In light of Elmore and Blockburger, we agree with this court's conclusion in Dupin, supra, that separate sentences may be given in multiple victim cases, even though the injuries arose as a result of a single accident.

Judgment affirmed.

MILLER, J., concurs.

SULLIVAN, J., concurs in part and dissents in part.

SULLIVAN, Judge, concurring in part and dissenting in part.

Although I agree with the majority's conclusion that the evidence supports a conviction, I must dissent from affirmance of both convictions.

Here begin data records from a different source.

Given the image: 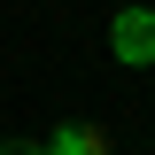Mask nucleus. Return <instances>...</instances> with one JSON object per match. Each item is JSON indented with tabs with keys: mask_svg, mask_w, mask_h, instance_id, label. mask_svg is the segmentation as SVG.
Masks as SVG:
<instances>
[{
	"mask_svg": "<svg viewBox=\"0 0 155 155\" xmlns=\"http://www.w3.org/2000/svg\"><path fill=\"white\" fill-rule=\"evenodd\" d=\"M109 54L132 62V70H140V62H155V8H124V16L109 23Z\"/></svg>",
	"mask_w": 155,
	"mask_h": 155,
	"instance_id": "obj_1",
	"label": "nucleus"
},
{
	"mask_svg": "<svg viewBox=\"0 0 155 155\" xmlns=\"http://www.w3.org/2000/svg\"><path fill=\"white\" fill-rule=\"evenodd\" d=\"M47 155H109V132H93V124H62V132L47 140Z\"/></svg>",
	"mask_w": 155,
	"mask_h": 155,
	"instance_id": "obj_2",
	"label": "nucleus"
},
{
	"mask_svg": "<svg viewBox=\"0 0 155 155\" xmlns=\"http://www.w3.org/2000/svg\"><path fill=\"white\" fill-rule=\"evenodd\" d=\"M0 155H47V147H31V140H0Z\"/></svg>",
	"mask_w": 155,
	"mask_h": 155,
	"instance_id": "obj_3",
	"label": "nucleus"
}]
</instances>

The majority incorrectly states that Kelly v. State (1988) 2d Dist.Ind. App., 527 N.E.2d 1148, and Spaulding v. State, (1989) 1st Dist.Ind. App., 533 N.E.2d 597, merely "suggest" that double jeopardy considerations preclude sentences upon both convictions. The principle is a holding of the Kelly decision which was followed in Spaulding.

Johnson v. State (1983) Ind., 455 N.E.2d 932, is misread by the majority here. The Johnson case did not involve a defendant who attempted to kill two people "at the same time." Majority Opinion at 519. As our Supreme Court recently noted in Henderson v. State (1989) Ind., 534 N.E.2d 1105: "[Johnson] was convicted of two counts of attempted murder after she struck one victim with her car, then pursued and struck another victim." At 1106 (emphasis supplied).

For the reasons set forth in Kelly v. State, supra, I would set aside the conviction for operating a vehicle while intoxicated causing serious bodily injury.

ON REHEARING

In our original opinion, appearing as Doss v. State (1989), Ind. App., 536 N.E.2d 516, we affirmed Doss' convictions for operating a motor vehicle while intoxicated causing death and causing serious bodily injury. In light of the Supreme Court's decision in Kelly v. State (1989), 539 N.E.2d 25, we now grant Doss' petition for rehearing, vacate our original opinion, vacate his conviction for operating a motor vehicle while intoxicated causing serious bodily injury, and affirm his conviction for operating a motor vehicle while intoxicated causing death.

SULLIVAN, J., concurs.

MILLER, J., concurs.

NOTES

[1] Ind. Code 9-11-2-5.

[2] IC 9-11-2-4.

[3] Blockburger v. U.S. (1932), 284 U.S. 299, 52 S. Ct. 180, 76 L. Ed. 306.